IT incidents are in general best put right quickly. Performance in this area can be tracked as MTTR, or mean time to repair. As a metric, MTTR has its advantages. One of these is that it is simple to handle.
You add up all the resolution times for incidents handled, then divide by the number of incidents. Hey presto, you have your MTTR. You can drive it down over time by targeting resolution or repair times under the MTTR, which helps restore productivity too.
However, for disaster recovery, MTTR on its own may be dangerously simple as a metric.
The potential problem comes from averaging over large numbers of incidents without understanding whether MTTR is typically about the same in each case or whether it is more variable.
An overall low MTTR can hide one or two much larger values for the time to repair an incident. It only takes one long resolution time for one important IT resource to cause serious interruption to business and possible damage to the organisation’s reputation.
Understanding the degree of spread of values around the mean is therefore important. Running a check to see if any values have exceeded a predefined maximum acceptable level is one way. Calculating the standard deviation of all the values is another. A smaller standard deviation means the values are in general more closely grouped around the mean.
Driving down MTTR can then be tackled by first understanding its component parts. MTTR can be divided into four parts. MTTI (mean time to identify) is the average time needed to detect an incident or disaster. MTTK (mean time to know) is the average time required to identify the cause.

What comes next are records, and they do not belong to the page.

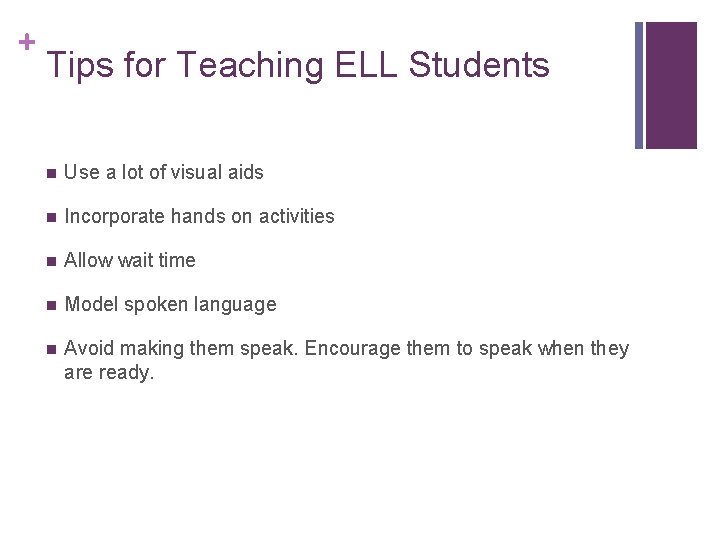 +

Tips for Teaching ELL Students

- Use a lot of visual aids
- Incorporate hands on activities
- Allow wait time
- Model spoken language
- Avoid making them speak. Encourage them to speak when they are ready.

MMTF (mean time to fix) is the mean time to implement a solution. And finally, MTTV (mean time to verify) is the mean time to confirm that the solution is working. Out of these four, MTTK is often the critical one, as the increasingly complexity of IT systems tends to make this component grow disproportionately. For disaster recovery in particular, reducing MTTK and ensuring all total repair times are below an acceptable maximum (RTO) are key goals.